Currently, there are two options in modAL for retraining your model.
1) learner.fit(X_new, y_new, only_new=False)
(this is default)
Following your example, this calls the model's .fit()
method passing all of the 110 examples. This should be used where the model is retrained from scratch. (Like for models in scikit-learn.)
2) learner.fit(X_new, y_new, only_new=True)
This calls the .fit()
method of the model only with X_new
and y_new
. It should be used for active learning with neural networks, when you may not want to do backpropagation on all of the known training data, because it might cause the model to overfit.
So, it cannot be stated that one version is better than the other. Each has its own use cases, and they should be used accordingly.
Got it. Thanks for the detailed explanation.

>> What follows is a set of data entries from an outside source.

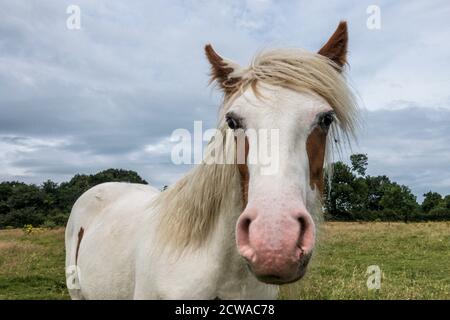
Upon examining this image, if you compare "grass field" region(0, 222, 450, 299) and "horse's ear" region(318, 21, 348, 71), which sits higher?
"horse's ear" region(318, 21, 348, 71)

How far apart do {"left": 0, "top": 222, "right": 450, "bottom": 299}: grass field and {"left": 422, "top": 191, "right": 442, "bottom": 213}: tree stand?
45615 mm

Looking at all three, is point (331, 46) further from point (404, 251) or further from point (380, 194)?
point (380, 194)

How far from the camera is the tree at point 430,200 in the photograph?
199ft

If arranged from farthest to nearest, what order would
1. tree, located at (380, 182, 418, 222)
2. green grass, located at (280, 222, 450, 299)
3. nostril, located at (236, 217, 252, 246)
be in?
tree, located at (380, 182, 418, 222) < green grass, located at (280, 222, 450, 299) < nostril, located at (236, 217, 252, 246)

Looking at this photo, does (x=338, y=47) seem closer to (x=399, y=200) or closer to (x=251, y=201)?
(x=251, y=201)

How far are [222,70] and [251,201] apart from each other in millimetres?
1351

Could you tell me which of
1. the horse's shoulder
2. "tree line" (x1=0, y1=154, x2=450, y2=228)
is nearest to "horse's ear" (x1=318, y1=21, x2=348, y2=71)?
the horse's shoulder

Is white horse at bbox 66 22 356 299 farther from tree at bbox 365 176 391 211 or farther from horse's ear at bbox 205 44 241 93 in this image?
tree at bbox 365 176 391 211

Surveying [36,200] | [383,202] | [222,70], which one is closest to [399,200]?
[383,202]

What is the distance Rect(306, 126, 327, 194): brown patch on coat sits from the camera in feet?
9.47

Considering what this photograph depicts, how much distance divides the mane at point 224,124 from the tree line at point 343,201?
38.6 m

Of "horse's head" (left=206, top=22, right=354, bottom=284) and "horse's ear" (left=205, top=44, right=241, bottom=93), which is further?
"horse's ear" (left=205, top=44, right=241, bottom=93)

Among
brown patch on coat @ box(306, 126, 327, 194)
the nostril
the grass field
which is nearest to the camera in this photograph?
the nostril
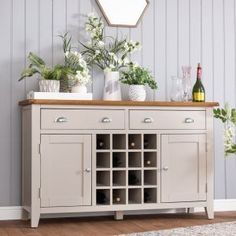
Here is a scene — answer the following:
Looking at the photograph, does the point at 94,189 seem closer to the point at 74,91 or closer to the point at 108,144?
the point at 108,144

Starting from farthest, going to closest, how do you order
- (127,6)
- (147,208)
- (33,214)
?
(127,6)
(147,208)
(33,214)

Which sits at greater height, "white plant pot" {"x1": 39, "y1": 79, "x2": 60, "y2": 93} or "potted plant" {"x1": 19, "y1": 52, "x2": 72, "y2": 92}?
"potted plant" {"x1": 19, "y1": 52, "x2": 72, "y2": 92}

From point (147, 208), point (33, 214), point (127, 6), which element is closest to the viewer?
point (33, 214)

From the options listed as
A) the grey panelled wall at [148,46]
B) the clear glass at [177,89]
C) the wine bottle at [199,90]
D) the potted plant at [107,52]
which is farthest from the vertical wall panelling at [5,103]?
the wine bottle at [199,90]

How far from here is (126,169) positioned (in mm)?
4117

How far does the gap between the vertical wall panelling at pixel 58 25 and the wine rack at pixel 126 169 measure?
67cm

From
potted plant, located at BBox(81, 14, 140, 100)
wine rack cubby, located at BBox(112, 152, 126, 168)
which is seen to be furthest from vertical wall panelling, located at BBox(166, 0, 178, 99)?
wine rack cubby, located at BBox(112, 152, 126, 168)

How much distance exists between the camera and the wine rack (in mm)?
4105

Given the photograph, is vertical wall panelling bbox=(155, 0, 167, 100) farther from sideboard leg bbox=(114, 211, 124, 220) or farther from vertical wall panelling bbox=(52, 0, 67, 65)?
sideboard leg bbox=(114, 211, 124, 220)

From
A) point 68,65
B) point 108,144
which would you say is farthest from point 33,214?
point 68,65

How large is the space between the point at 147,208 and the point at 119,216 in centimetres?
21

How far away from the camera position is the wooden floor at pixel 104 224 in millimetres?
3766

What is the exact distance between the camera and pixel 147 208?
4.15 meters

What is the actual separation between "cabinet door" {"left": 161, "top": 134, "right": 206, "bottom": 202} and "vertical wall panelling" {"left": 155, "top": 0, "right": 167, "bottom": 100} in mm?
499
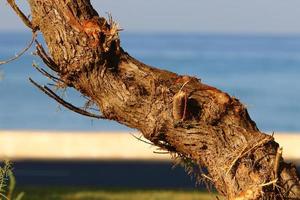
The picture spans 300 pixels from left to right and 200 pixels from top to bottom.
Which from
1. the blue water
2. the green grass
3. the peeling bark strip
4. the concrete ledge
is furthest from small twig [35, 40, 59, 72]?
the blue water

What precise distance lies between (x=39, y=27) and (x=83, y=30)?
322 millimetres

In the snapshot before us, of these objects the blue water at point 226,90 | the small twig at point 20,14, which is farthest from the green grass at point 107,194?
the blue water at point 226,90

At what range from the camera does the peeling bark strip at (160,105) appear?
538cm

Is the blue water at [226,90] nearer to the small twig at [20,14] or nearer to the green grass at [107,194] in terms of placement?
the green grass at [107,194]

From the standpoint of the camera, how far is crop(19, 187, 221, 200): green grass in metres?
13.7

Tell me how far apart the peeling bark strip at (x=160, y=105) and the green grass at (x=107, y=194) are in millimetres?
8082

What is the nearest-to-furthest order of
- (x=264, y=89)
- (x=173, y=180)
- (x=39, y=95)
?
(x=173, y=180), (x=39, y=95), (x=264, y=89)

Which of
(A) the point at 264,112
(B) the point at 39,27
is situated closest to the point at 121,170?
(B) the point at 39,27

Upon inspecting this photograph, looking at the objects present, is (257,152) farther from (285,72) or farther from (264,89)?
(285,72)

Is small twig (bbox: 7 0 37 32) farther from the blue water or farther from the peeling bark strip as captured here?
the blue water

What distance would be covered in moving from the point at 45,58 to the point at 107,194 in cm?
904

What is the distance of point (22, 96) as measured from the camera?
302ft

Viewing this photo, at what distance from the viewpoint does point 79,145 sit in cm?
1853

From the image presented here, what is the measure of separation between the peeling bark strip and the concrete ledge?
40.9 feet
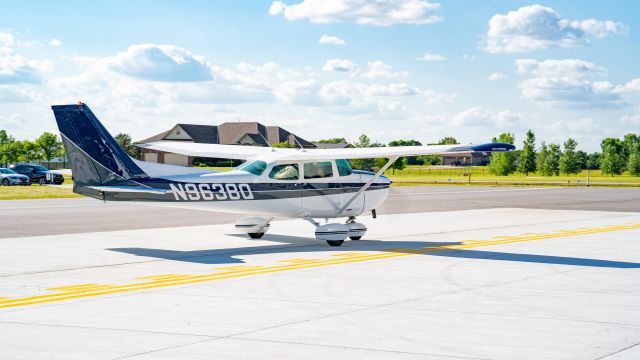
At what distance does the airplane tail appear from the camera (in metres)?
15.6

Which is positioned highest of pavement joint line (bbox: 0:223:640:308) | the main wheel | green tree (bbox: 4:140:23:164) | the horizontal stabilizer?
green tree (bbox: 4:140:23:164)

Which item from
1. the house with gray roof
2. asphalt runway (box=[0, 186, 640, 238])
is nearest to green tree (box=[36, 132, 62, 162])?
the house with gray roof

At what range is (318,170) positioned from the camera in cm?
1795

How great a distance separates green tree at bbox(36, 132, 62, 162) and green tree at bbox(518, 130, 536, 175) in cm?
8371

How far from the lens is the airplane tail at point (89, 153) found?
15.6m

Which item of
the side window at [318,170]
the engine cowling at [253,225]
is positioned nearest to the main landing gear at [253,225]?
the engine cowling at [253,225]

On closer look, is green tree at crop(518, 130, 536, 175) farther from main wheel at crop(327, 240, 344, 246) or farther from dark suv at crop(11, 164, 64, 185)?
main wheel at crop(327, 240, 344, 246)

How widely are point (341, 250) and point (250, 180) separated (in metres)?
2.47

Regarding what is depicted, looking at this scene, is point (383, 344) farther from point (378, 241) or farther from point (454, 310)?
point (378, 241)

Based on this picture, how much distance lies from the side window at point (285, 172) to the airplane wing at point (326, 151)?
21 centimetres

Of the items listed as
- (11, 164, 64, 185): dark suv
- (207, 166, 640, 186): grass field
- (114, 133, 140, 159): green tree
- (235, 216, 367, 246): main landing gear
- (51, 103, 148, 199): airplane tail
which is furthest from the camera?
(114, 133, 140, 159): green tree

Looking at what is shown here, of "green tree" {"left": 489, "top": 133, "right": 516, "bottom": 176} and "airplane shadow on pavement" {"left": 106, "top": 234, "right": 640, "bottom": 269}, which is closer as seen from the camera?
"airplane shadow on pavement" {"left": 106, "top": 234, "right": 640, "bottom": 269}

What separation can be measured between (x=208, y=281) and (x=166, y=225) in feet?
37.4

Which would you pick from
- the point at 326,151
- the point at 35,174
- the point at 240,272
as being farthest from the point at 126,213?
the point at 35,174
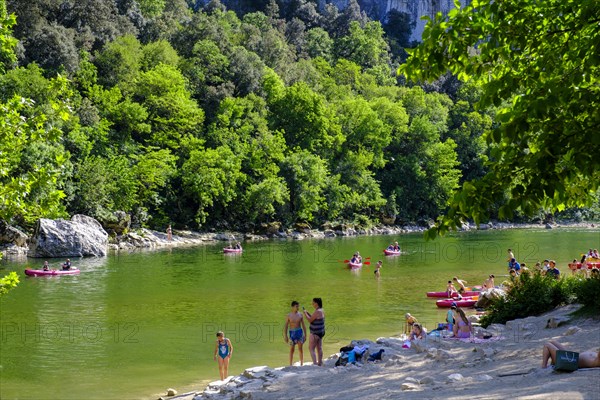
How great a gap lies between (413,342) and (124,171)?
40.8 metres

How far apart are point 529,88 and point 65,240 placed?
122ft

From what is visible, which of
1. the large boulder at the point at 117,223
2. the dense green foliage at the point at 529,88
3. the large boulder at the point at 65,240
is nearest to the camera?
the dense green foliage at the point at 529,88

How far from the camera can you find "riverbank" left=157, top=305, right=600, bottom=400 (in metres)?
9.14

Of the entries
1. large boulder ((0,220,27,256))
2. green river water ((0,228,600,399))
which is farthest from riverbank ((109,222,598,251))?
large boulder ((0,220,27,256))

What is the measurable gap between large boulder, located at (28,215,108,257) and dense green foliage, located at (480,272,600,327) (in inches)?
1134

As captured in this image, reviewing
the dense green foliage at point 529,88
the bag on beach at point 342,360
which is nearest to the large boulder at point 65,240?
the bag on beach at point 342,360

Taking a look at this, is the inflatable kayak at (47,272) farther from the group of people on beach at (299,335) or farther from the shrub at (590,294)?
the shrub at (590,294)

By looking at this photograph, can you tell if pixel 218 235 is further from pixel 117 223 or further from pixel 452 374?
pixel 452 374

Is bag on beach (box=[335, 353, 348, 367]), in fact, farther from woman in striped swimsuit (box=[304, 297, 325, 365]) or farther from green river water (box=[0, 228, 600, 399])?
green river water (box=[0, 228, 600, 399])

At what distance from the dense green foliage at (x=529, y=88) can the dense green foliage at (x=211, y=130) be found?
1420 inches

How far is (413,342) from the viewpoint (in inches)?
575

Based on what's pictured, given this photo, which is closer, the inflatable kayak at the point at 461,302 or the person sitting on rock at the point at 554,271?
the person sitting on rock at the point at 554,271

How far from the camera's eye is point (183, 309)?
76.5 feet

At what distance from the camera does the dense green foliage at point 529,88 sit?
597 centimetres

Suppose an original dataset contains 100 samples (pre-train data) , we try to train a model using 1000 unlabelled(pool data). Active learning picks up 10 samples for each iteration. Question: Pretrain with 100 samples, we can get a model A. Then AL strategy selects 10 new samples. With the 100+10 samples, a) modAL uses model A to retrain on 110 samples; b) modAL initialize a new model B, and train on the 110 samples? which is right? In my opinion, a) is right. It is the way that modAL does, according to the codes. Could you pls figure out the differences between a) and b)? which one is better? Thanks!